■ Task description
Rewrite in full the lines below, from the one containing "When looking at [280,212]" through the end of the records, shifting every coordinate in the answers by -107 and leaving everything else unchanged.

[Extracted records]
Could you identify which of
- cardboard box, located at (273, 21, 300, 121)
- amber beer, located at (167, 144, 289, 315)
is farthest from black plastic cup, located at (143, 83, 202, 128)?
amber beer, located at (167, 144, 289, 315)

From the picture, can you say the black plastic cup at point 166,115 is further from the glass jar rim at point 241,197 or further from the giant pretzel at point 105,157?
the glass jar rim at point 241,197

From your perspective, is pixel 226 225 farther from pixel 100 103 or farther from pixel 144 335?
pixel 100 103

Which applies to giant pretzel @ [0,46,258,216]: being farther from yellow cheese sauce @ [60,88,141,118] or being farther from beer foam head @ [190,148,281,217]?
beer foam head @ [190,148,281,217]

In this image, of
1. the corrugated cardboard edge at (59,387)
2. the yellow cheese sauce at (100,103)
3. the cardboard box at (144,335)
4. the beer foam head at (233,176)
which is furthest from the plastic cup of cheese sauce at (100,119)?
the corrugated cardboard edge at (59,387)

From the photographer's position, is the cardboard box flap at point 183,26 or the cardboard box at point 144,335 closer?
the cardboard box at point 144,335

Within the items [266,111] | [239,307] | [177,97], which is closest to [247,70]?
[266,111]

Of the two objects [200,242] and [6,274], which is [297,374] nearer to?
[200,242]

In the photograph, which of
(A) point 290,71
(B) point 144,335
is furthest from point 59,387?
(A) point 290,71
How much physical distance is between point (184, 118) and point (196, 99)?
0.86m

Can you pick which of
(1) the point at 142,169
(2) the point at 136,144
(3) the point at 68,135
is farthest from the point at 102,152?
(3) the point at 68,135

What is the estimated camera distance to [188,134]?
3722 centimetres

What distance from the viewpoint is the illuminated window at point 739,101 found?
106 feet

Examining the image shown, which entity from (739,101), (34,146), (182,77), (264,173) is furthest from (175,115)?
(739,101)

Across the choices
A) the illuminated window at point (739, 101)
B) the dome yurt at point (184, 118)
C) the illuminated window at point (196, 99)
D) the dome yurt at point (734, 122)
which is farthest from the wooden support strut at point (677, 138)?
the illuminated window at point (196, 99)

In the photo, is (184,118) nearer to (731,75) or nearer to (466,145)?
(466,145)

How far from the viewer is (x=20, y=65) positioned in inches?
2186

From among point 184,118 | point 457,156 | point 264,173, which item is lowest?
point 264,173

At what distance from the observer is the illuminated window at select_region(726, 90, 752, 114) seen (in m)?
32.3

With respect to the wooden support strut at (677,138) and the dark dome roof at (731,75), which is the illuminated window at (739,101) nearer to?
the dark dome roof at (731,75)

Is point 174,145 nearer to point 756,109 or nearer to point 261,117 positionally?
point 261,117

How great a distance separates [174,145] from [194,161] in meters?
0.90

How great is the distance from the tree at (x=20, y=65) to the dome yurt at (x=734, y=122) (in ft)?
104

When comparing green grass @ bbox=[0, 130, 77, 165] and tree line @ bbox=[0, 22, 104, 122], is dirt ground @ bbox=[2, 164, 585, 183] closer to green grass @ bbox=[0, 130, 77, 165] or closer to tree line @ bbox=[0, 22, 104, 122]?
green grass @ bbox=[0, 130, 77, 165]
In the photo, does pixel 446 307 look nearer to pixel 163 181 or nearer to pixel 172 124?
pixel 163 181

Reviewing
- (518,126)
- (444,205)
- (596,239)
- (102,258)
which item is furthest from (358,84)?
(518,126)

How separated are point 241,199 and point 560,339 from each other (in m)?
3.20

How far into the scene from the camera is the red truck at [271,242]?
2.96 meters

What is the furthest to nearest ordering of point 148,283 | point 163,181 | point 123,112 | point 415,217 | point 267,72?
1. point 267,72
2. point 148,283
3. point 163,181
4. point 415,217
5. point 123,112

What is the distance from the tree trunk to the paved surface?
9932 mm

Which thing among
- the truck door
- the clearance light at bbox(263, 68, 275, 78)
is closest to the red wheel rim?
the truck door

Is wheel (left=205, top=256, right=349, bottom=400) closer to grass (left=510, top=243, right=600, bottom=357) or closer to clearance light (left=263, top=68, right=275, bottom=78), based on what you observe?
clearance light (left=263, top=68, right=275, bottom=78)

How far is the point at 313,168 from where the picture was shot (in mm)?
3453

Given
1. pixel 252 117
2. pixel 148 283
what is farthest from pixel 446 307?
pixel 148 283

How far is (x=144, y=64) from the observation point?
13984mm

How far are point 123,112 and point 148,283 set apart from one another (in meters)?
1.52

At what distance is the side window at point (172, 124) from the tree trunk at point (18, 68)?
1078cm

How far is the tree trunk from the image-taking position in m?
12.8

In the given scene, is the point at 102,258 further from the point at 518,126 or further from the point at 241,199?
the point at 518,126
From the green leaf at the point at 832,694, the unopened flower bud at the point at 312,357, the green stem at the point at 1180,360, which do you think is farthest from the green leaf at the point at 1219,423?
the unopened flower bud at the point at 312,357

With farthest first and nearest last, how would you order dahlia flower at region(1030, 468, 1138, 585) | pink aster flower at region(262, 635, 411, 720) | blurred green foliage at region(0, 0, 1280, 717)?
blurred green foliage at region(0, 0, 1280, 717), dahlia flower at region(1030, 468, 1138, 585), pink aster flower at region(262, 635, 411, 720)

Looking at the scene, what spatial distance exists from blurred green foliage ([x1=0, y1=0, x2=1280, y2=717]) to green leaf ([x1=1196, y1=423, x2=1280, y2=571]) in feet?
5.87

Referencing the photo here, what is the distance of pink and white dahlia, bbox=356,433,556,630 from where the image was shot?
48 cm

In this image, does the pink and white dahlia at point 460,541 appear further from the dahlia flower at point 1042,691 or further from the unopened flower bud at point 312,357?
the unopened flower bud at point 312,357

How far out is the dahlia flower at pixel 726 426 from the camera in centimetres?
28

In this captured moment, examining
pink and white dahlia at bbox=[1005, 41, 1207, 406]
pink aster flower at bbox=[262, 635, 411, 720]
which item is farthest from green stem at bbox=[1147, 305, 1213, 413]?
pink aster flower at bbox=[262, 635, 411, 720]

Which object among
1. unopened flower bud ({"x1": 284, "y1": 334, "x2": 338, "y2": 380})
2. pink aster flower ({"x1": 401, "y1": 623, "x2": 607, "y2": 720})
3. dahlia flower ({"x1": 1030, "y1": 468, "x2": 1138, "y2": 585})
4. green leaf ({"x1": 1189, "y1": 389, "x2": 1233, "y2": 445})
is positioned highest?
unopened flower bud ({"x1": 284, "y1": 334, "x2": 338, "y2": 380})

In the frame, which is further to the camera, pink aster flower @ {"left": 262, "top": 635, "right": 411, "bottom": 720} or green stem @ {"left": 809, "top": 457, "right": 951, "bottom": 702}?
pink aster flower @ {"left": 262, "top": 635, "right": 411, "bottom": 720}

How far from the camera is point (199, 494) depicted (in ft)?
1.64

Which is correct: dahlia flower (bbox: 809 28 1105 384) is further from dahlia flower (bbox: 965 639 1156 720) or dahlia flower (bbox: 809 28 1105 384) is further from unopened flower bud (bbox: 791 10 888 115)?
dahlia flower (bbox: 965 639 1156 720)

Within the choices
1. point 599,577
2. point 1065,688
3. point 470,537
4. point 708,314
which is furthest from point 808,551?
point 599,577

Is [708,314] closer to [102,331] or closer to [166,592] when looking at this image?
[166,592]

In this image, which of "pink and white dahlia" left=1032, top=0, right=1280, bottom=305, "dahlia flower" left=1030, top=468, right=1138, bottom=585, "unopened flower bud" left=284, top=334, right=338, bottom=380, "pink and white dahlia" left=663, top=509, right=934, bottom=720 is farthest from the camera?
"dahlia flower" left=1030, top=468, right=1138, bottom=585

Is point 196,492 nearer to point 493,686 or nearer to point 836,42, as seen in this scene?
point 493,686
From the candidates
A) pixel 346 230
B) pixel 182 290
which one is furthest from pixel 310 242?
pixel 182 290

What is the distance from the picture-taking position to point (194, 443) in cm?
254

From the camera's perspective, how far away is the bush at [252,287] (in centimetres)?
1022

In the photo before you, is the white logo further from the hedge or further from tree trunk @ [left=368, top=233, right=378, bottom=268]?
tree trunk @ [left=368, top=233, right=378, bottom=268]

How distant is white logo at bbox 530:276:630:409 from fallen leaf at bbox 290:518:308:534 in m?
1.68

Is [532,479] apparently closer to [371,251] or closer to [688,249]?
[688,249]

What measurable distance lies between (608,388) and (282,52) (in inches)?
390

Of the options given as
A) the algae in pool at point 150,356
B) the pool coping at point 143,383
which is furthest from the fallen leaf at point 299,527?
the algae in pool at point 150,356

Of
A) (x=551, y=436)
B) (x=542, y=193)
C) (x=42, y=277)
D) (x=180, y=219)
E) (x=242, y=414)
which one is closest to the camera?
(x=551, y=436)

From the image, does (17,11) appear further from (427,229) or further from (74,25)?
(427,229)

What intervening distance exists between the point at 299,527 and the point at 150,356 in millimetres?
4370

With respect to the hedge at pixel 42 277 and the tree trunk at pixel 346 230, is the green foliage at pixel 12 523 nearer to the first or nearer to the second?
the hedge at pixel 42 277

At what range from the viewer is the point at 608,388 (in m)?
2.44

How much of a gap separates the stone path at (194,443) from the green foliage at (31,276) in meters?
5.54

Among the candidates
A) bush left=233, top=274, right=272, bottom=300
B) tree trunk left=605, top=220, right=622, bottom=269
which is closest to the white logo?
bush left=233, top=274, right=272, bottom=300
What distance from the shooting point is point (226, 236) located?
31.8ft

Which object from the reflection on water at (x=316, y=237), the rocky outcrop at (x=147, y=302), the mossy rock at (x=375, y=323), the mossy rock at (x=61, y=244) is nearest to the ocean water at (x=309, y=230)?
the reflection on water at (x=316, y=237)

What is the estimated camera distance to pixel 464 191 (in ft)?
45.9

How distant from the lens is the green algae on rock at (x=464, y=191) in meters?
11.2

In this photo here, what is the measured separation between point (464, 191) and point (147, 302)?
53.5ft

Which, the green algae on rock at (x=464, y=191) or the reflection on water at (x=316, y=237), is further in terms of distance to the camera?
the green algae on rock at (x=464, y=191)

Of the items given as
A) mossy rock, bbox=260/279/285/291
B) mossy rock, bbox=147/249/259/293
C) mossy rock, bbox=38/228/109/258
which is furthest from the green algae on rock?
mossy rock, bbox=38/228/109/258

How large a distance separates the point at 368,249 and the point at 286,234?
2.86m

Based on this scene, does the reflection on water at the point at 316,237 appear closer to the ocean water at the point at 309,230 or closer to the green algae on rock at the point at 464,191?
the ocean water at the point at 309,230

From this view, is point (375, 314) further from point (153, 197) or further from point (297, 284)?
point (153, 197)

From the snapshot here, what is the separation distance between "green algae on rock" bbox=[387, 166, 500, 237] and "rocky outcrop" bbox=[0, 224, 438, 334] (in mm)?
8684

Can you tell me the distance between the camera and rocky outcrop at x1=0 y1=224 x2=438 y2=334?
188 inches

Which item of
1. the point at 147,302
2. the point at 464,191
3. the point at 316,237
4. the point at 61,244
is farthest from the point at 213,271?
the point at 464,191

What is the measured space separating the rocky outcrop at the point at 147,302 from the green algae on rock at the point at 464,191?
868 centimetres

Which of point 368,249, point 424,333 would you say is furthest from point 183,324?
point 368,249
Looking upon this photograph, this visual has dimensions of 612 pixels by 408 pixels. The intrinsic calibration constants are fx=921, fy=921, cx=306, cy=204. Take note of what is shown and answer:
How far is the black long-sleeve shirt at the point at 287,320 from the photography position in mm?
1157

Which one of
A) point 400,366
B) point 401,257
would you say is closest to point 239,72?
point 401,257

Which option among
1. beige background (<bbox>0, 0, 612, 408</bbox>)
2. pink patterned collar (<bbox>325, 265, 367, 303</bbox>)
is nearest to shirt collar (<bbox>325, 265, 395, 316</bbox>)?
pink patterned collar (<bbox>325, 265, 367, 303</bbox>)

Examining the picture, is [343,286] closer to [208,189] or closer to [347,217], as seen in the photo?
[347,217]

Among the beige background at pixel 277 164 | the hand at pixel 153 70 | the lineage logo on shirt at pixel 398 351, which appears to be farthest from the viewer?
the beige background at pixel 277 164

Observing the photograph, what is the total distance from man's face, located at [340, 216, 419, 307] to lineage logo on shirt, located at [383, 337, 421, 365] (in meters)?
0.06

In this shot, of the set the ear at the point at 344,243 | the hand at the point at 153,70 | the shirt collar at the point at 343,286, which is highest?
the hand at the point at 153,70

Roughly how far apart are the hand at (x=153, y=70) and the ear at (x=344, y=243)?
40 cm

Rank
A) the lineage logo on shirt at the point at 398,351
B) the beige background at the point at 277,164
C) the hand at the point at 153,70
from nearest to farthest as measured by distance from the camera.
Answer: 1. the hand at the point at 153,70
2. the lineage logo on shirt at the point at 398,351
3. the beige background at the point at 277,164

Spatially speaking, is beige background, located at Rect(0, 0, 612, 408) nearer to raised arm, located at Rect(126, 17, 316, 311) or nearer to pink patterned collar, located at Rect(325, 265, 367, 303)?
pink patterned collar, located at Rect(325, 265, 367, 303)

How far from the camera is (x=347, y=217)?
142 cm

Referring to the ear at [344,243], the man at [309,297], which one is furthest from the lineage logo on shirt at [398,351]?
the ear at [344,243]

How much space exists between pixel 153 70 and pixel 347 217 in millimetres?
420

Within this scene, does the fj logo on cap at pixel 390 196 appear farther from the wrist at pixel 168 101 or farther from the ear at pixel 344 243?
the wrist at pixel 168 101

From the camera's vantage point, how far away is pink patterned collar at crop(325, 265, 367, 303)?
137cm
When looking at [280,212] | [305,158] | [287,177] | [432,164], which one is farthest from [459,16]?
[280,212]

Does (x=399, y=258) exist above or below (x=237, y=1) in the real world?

■ Finished exercise
When looking at [280,212] | [305,158] | [287,177] | [432,164], which one is farthest from [459,16]?
[173,105]

Does (x=399, y=258) exist above or below (x=237, y=1) in the real world?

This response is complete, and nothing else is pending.